Thursday, October 12, 2006

Blood Is Red

Have you ever seen a color TV?

Well, first out I got a bunch of rejection letters which made me feel like crap about myself. But when I finally got in to this school in Boston, I was psyched about leaving home, beginning a chapter of life and finding out who I was going to be…oh to be wide eyed and naiive again!

But I hated that place. I guess the growing up part hit harder than usual. The school I went to was rich, white and not-WASP’y but rich-frat-rat with a BMW kind, girls all tall blondes who wanted boob jobs for their 21st birthday. Kill me, kill me now...oh wait, I already went through that place, no need, you can put the gun down…on second though, pass it over here please

And I guess I was mentally prepared for having a whole new lifestyle, of approaching work and interacting with people, I knew there would be this whole exotic-fruit thing as Bobo puts it and the novelty, both on for me and for the guys I lived with.

PS: I hate dorm style to this day…you never have any privacy, you can never be alone in the room, there are always people outside. One year was enough for me, next three was in an apartment that was part of the housing department. But there are other reasons as well which I will now go into.

I remember quite a few kids being unfriendly and I figured it would take them more time to warm up what since they figured I knew nothing about American culture…yeah right! No, seriously, I had a girl ask me if women in India wore bras…if I had seen a colour television, if I was used to wearing shoes, if I had elephants instead of taxi’s

Dumb cunts.

But I was prepared for this (not this level of ignorance though, my first exposure to Americans). But when one guy wouldn’t let me into his room (when the rest of the floor was invited…well, except this black kid) or another one said stuff like ‘Hindu bastard’ or ‘towel-jockey’, I wondered if American’s were just twats or stupid. One guy was making fun of me being Indian because his dad was laid off from Union Carbide after the Bhopal gas tragedy. Trust American’s to have such centric points of view….

Anyway, I hated my room, hated the sounds of other people around. And there would be days when I could go without saying a word to anyone. Look, don’t tell me, ‘oh but you could have joined student groups or clubs’. I didn’t know any better. You take a 17 year old who hasn’t lived away from home before, in another country with no one he knows and who is not used to anything, studying the American college way, the interactions and top it off with guy’s who give shit to another white guy who hooked up with a black girl, yeah, you got a great recipe for depressions…
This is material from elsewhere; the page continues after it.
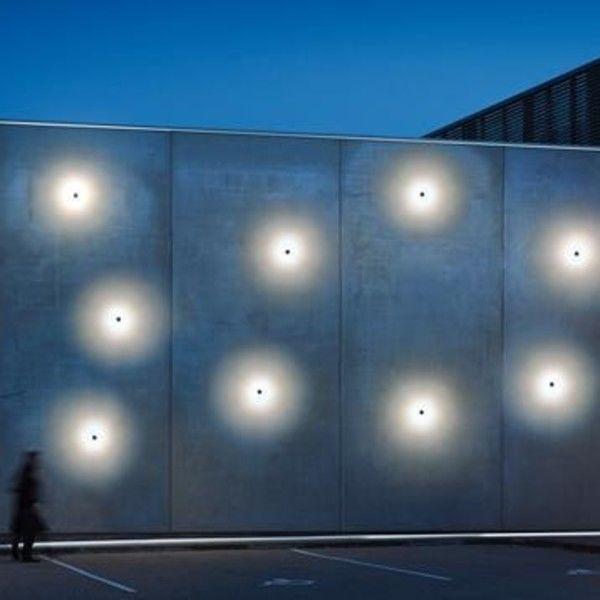 trick radial led 360 wall ceiling lamp iguzzini. Black Bedroom Furniture Sets. Home Design Ideas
And there were barely any Indian kids in the place either…the one’s who were, were of Indian descent…the ones who were fresh off the boat, well, they had their summer homes in Maine and BMWs (kids of some of the biggest families you can think of in India) and had their own cliques…then there was me who worked part time at the cafeteria and on weekends at the call centre

This college charged about $40k per year to attend. I had to call up alumni to ask for donations. Most hung up on me. One burst out laughing saying that they had taken enough. Another gave me a long string of continues expletives and said, “there, that’s how I feel about that place, really wanna ask me for money?”

I don’t blame them. When I transferred out of there, I got a call asking for money, I told the girl exactly what I went through at the place and asked her if she would give money back…I think I upset her…oh dear

And then every other weekend were dorm dinners and the ones who wouldn’t go…because they didn’t know about these dinners were this black kid, this Asian kid and me. And even then I didn’t do the math. Because this is Boston. Because it’s the twenty-fucking-first century baby…that’s why.

I didn’t want to believe it.

And I don’t want to think about depression either. Why? Because I don’t want to and don’t ask either. Those months are one set I wish never happened and I don’t want to remember what I was back then… or where and I don’t mean location wise either

Anyway, I remember when I transferred out of there, I remember getting the letter and I was ecstatic. And there was this one semi-decent guy who was a nice guy (was 6’2, Irish, drank like an Irishman, wanted to teach middle school kids…I hope he is doing that now)…and he asked me why I wanted to leave…I guess I had had way too much vodka (don’t ask with whom because I wont answer) and I guess I broke down and told him everything and remember saying ‘I can’t help it if I’m brown’.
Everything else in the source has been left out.